• FRAGMENT TEKSTU:
Życie D. do dwudziestego roku życia dzielił swoje życie na zimę spędzaną w Potali i od wiosny pobyt w Norbulince. Tak dalece wolał pałac letni, że potem przeniósł się na stałe do letniego pałacu. Stamtąd wspomina ze smutkiem widok nieszczęśliwych gęsi kanadyjskich, którym podcięto skrzydła, by nie mogły latać. Z tych lat dzieciństwa D. wspomina też z dużą serdecznością Austriaka Heinricha Harrera. Udało mu się w czasie II Wojny Światowej uciec z brytyjskiego obozu internowanych w Indiach. z kolegą pic lat błąkali się po górach jako nomadowie, aż do chwili, gdy niewpuszczający obcych Tybetańczycy  wyrazili im swoje uznanie pozwalając zostać w Lhasie.

   

 Jego cotygodniowy kontakt z D. pomógł temu ostatniemu poznawać Europę, przyswajać angielski i pozyskać przyjaźń Austriaka.
D. przedstawiając tybetański kalendarz (każdy rok przypisany kolejno ziemi, powietrzu, ogniowi, wodzie i żelazu oraz myszy, wołowi, tygrysowi, zającowi, smokowi, wężowi, koniowi, owcy, małpie, ptakowi, psu i świni, np 2000 rok był rokiem Żelaznego Smoka) pisze, że przed chińska inwazja czas był w Tybecie mierzony świętami.
 

  Jednym z nich było święto nowego roku (w lutym/marcu)- Losar. Wówczas D. publicznie pytał o radę wyrocznię Neczung. Niedługo po tym święcie następowało Monlam, Wielkie Święto Modlitwy. Po dwóch tygodniach kończono je uroczystą ponad 4-godzinną pudżą rozpoczętą wykładem o życiu Buddy, a zakończoną recytacją przez małego D. długiego tekstu. Strach przed ta chwila do dziś pozostał w pamięci D. Podobnie jak radość z podziwiania na ulicach związanych z tym świętem kolorowych  rzeźb z masła (thormy) ofiarowanych buddom, teatrzyków ulicznych.
Mieszkający podczas tego święta w najświętszym sanktuarium Tybetu D. w Dżokhang (wzniesionego w VII w.n.e. jako miejsce dla posągu przywiezionego przez żonę monarchy nepalską księżniczkę Brihuti Devi) cytuje tekst wieczystego traktatu zawartego między Chinami a Tybetem. Zapisano go w języku tybetańskim i chińskim na masywnym kamieniu u wejścia w latach 821-822, ku pamięci przyszłych pokoleń. "Tybet i Chiny trwać będą w swych granicach. Wszędzie na wschodzie rozciąga się świat Wielkich Chin, a wszędzie na zachodzie, ku żadnej wątpliwości, kraj Wielkiego Tybetu (....) Między dwoma krajami nie dojrzy się dymu ni pyłu. Nie będzie niepokojów i nikt nie wypowie nigdy słowa "wróg".
Ostatniego dnia święta Monlam wokół starego miasta ruszała procesja z ogromnym posagiem przyszłego Buddy, Maitrei.

• ZADANIA ĆWICZENIA:
• 1. Jak nazywało się święto nowego roku opisane we fragmencie o dzieciństwie D.?
• 2. Proszę kontynuować fragment o dzieciństwie D., zaczynając od zdania następującego po ostatnim.

• WYCIĄG Z DANYCH:
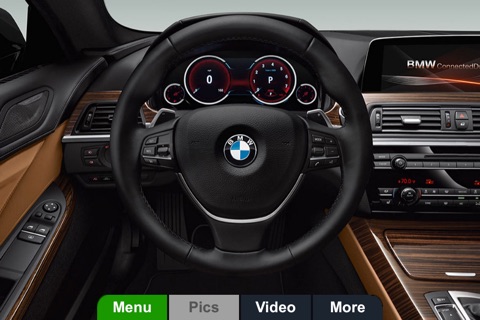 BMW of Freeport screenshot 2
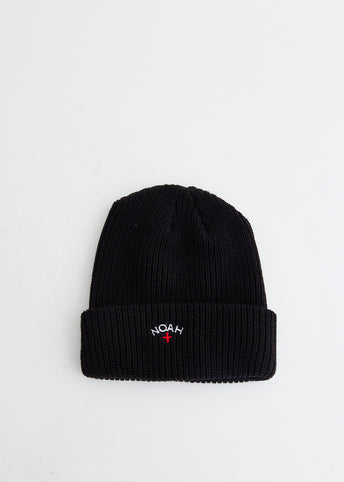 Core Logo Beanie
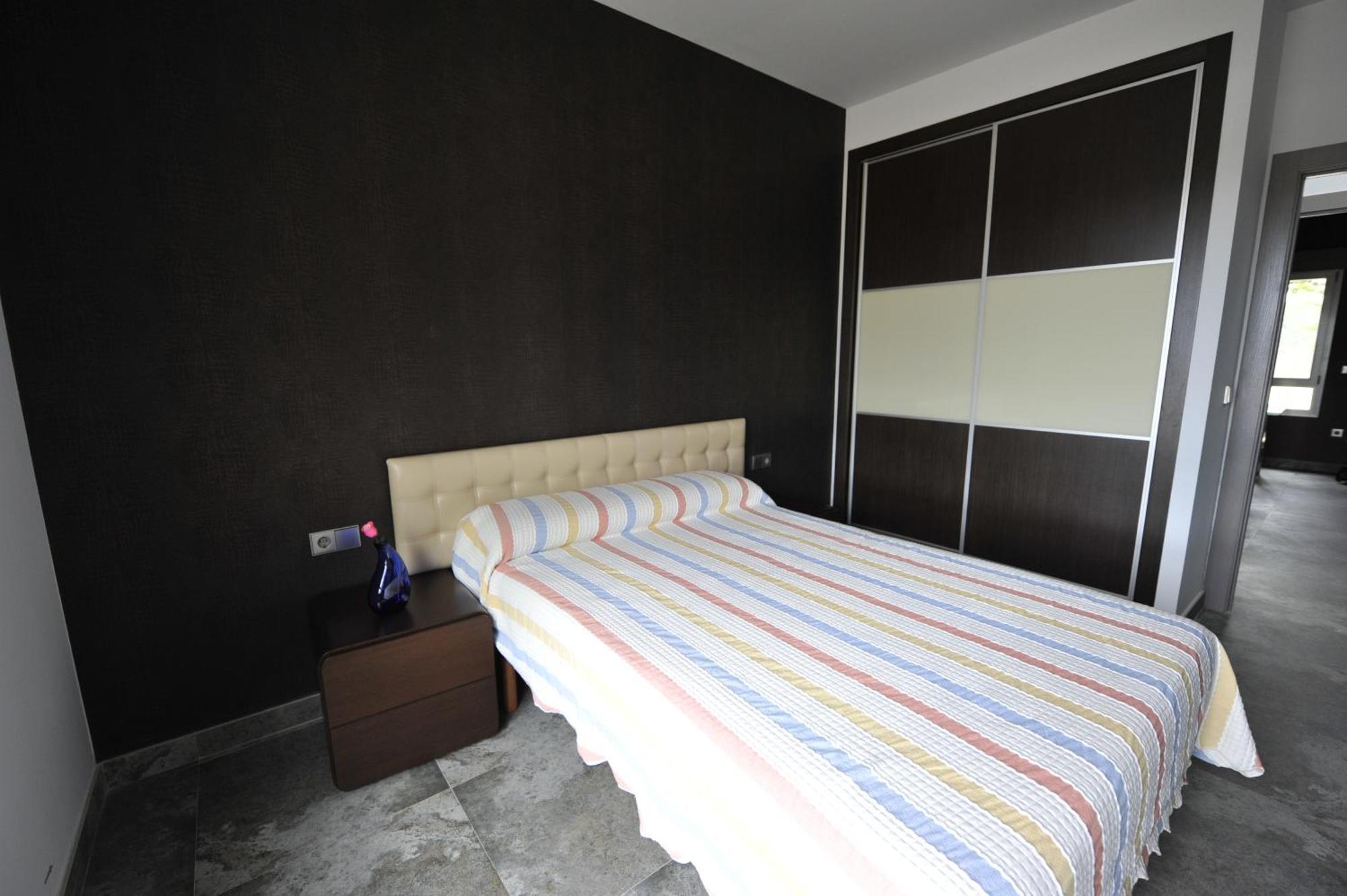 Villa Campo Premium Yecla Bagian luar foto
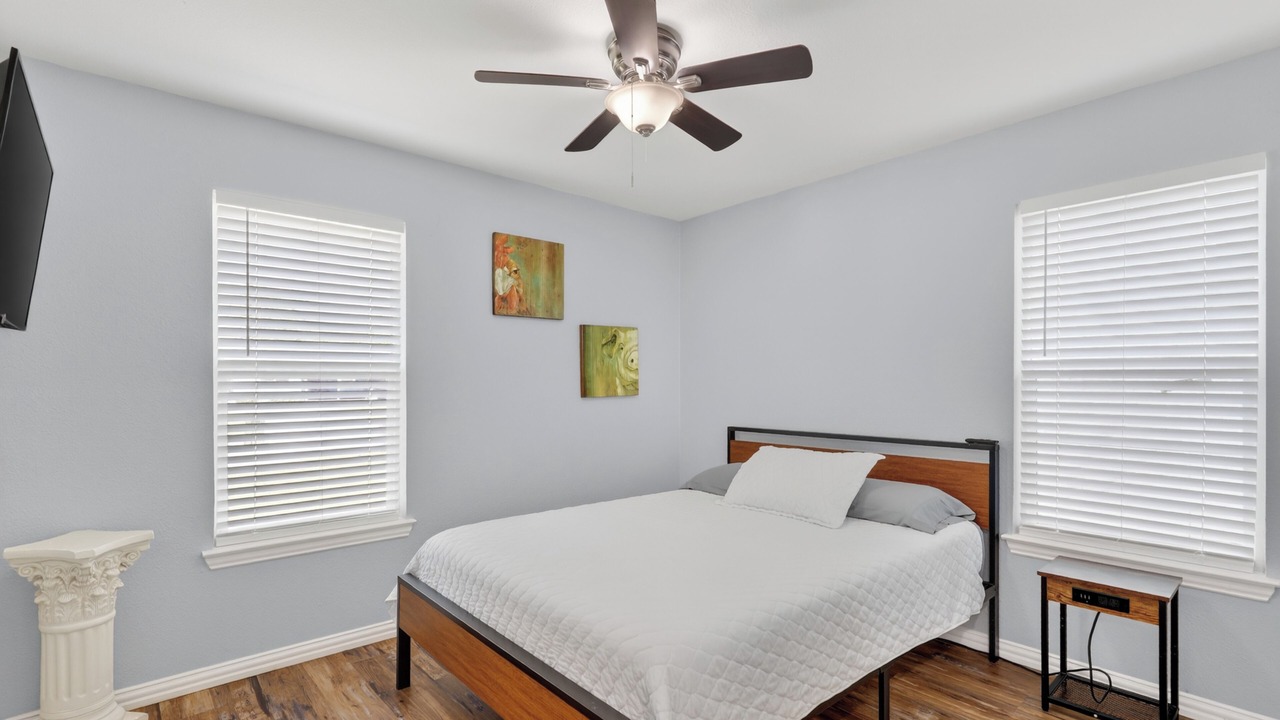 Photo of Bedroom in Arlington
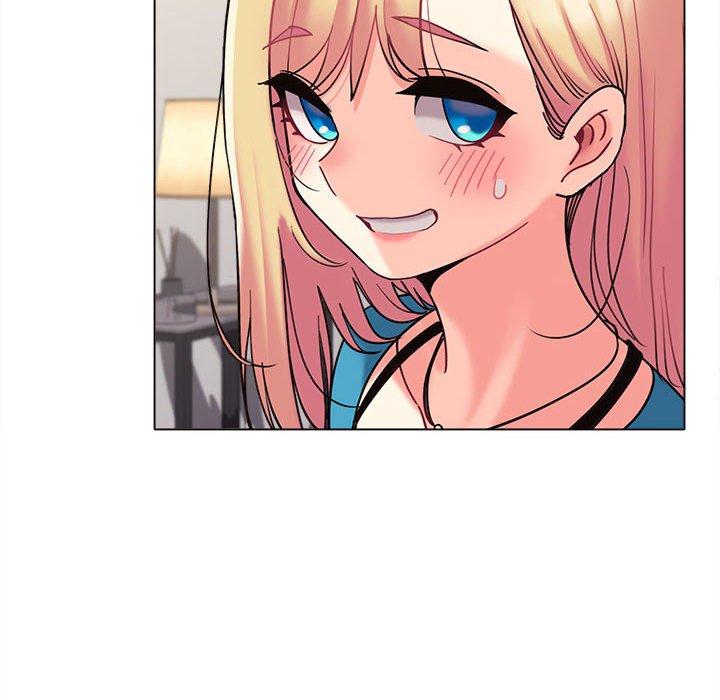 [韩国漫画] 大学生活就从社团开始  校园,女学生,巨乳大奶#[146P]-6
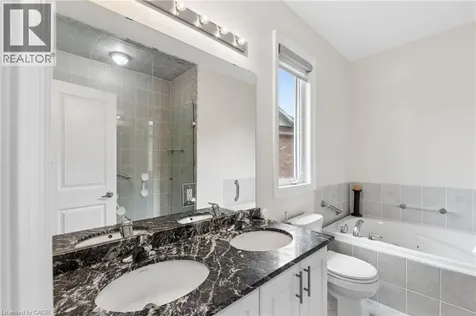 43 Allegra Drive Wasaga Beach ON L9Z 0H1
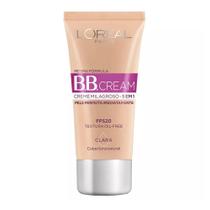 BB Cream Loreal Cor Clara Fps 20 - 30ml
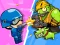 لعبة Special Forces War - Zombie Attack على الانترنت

• ODPOWIEDZI DO ĆWICZENIA:
• 1. Losar.

• 2.
 

Zlikwidowaną przez Chińczyków drogą zwaną Lingkhor szli kładąc się w pokłonach do ziemi pielgrzymi. po procesji specjalnie wybielonymi na święto ulicami, na których porządku czasowo pilnowali mnisi z klasztoru Drepung organizowano biegi wyścigi konne (bez jeźdźców).D. wspominając szczęśliwe dni kwitnącego przed inwazja chińska Tybetu opisuje tygodniowy festyn operowy, który miał miejsce siódmego miesiąca. Zjeżdżały na ten czas trupy taneczne i śpiewacy z całego Tybetu. Towarzyszył temu  też turniej na stroje, biżuterię i konkurs kwiatów.    
Z młynkami modlitewnymi w rękach (cylinder wypełniony modlitwami, obracany podczas recytacji mantr) przybywali tu pielgrzymi spoza Lhasy: wysocy Khampowie ze wschodu (z czerwonymi wstążkami wplecionymi w długie warkocze),

  
 nepalscy i sikkimscy kupcy  
 i wychudzeni nomadowie. "Te dni były tak szczęśliwe!", pisze stęskniony za dawnym Tybetem Dalajlama.
Podobnie wspomina on kolejne święto - Mahakali. W trzecim miesiącu pierwszy dzień lata wszyscy wówczas zmieniali stroje na letnie. Był to też dla D. dzień przeprowadzki z Potali do Norbulinki. Inne święto w piątym miesiącu - Zamling Czisang - Dzień powszechnej Modlitwy rozpoczynało tygodniowe wakacje, które wielu z Lhasa spędzało w namiotach za miastem organizując pikniki. W dziesiątym miesiącu uroczyście obchodzono rocznicę śmierci Congkapy, reformatora buddyzmu. W całym kraju wędrowały procesje z pochodniami, zapalano wiele maślanych lampek.
Bywały też świeckie wydarzenia, np targ koński, gdy nomadowie sprzedawali swojej jaki rzeźnikom. Ten czas zasmucał małego dalajlamę. Starał się on przez kogoś wykupywać zwierzęta prowadzone na rzeź.  

III  NADEJŚCIE BURZY

W 1950 roku 80-tysięczna armia Chin zaatakowała dysponujący 8,5 tysiącem żołnierzy Tybet. Nazywając to „pokojowym wyzwoleniem”.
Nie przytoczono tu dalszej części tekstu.